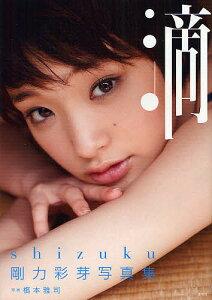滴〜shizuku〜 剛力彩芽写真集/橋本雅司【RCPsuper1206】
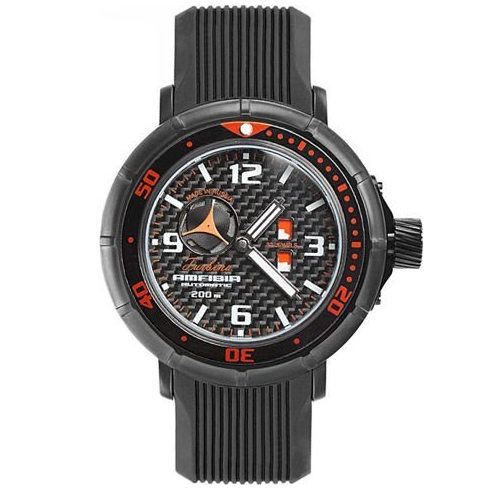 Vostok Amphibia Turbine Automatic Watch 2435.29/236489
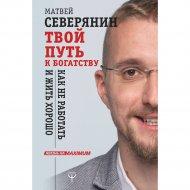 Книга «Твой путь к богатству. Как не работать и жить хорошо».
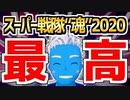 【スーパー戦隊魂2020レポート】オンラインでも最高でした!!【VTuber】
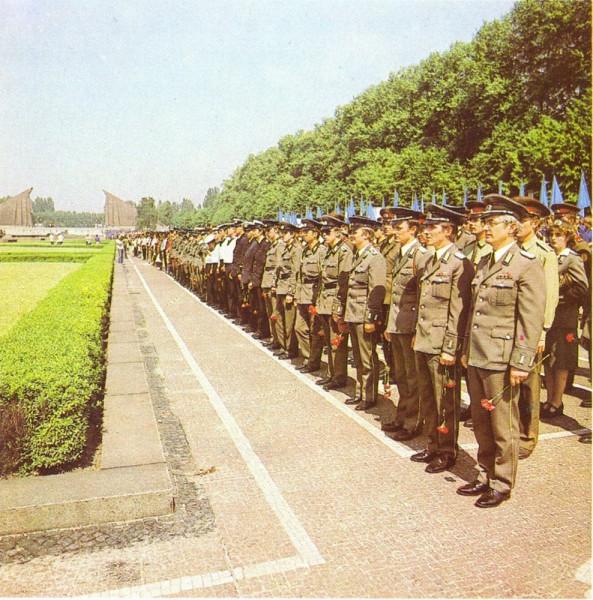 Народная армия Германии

^^^^^^^^^^^^^^^^

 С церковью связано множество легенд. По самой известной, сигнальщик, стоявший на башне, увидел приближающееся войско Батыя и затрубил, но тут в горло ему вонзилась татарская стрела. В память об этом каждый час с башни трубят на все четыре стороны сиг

^^^^^^^^^^^^^^^^

=== Exercise instructions ===
Leaving out all pictures, set down exactly the lines of the material above, from the line with "путь к богатству." to the line with "Народная армия Германии" inclusive, and no others.

=== Solution to this problem ===
 Книга «Твой путь к богатству. Как не работать и жить хорошо».
 【スーパー戦隊魂2020レポート】オンラインでも最高でした!!【VTuber】
 Народная армия Германии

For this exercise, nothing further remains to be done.